Rock and roll hasn’t always been about being the greatest musician of all time. Most people want to wow any crowd they get in front of in the early days, but it’s far more interesting for people to challenge the audience and give them something they’ve never seen before with their musical art projects. And while Lou Reed remained one of the most singular artists of his time when making his solo records, that’s not to say he couldn’t appreciate great rock and roll when he heard it.
Then again, Reed was always slightly on the fringes of rock and roll. He had friends in the business that he could always count on, like David Bowie and Iggy Pop, but as far back as The Velvet Underground, it was his personal mission to do something far different from anything he heard out of The Beatles or The Rolling Stones. That was teeny-bopper stuff, and what he said needed to matter much more.
And when The Velvet Underground’s debut record, it wasn’t shocking to see it be met with much trepidation from fans. Many people didn’t know what they were hearing, but that was because Reed was as indebted to poets as he was to rock stars. He was infatuated with getting a guitar to sound nasty, but it wasn’t out of the question for him to start talking about scoring drugs on the street or partaking in some twisted S&M fantasy.
If anything, Reed was shoving rock and roll poetry together and turning it into one thing. Most punk kids were more concerned with the blaring guitars, but that was simply window dressing for the main event, and while Reed was the king of that sound in New York, he wasn’t doing anything more shocking than what Bob Dylan was doing for the culture years beforehand.

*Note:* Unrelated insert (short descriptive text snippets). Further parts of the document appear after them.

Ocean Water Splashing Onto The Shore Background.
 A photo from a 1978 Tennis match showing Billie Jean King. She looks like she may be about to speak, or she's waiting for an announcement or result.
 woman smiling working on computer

Sure, Dylan may not have started with an electric guitar and massive blasts of feedback on his records, but he was always interested in the written word far more than the melodies. Nothing on his first albums could be considered that heavy from a musical perspective, but when looking at his own parables like ‘The Lonesome Death of Hattie Carroll’ or ‘Ballad of a Thin Man’, Dylan wasn’t afraid to go to places many artists were to scared to go, and over time, Reed couldn’t get enough of that style of music.
“Dylan continuously knocks me out. ‘Brownsville Girl’, the thing he did with Sam Shepard, he said, ‘Even the SWAT teams around here are getting pretty corrupt.’ I was on the floor.”
Lou Reed
Even into the 1980s, Reed said that Dylan was one of the only consistent artists who never failed to surprise him with his records, saying, “Dylan continuously knocks me out. ‘Brownsville Girl’, the thing he did with Sam Shepard, he said, ‘Even the SWAT teams around here are getting pretty corrupt.’ I was on the floor. I have that same reaction to some of my own stuff. And the only other person I can think of who does that for me is Dylan.”
But if there’s one thing that Dylan taught Reed more than anything, it was the importance of switching things up. Reed could have settled for making any number of Transformer soundalike albums if he wanted to, but in the same way that the Dylan of Time Out of Mind was miles different from his past, there’s hardly any way to tell that Reed could go from Berlin to The Raven to his cameo on Gorillaz’s ‘Some Kind of Nature’ without breaking a sweat.
Because when looking at all forms of rock and roll, all of it was malleable for Reed. The legends like Chuck Berry were always going to be there, but any artist could take the makings of the past and deliberately mess it up to make something even stronger. It may not have always worked for Dylan or Reed, but they would much rather fall on their sword in the name of experimentation than sell out for the hell of it.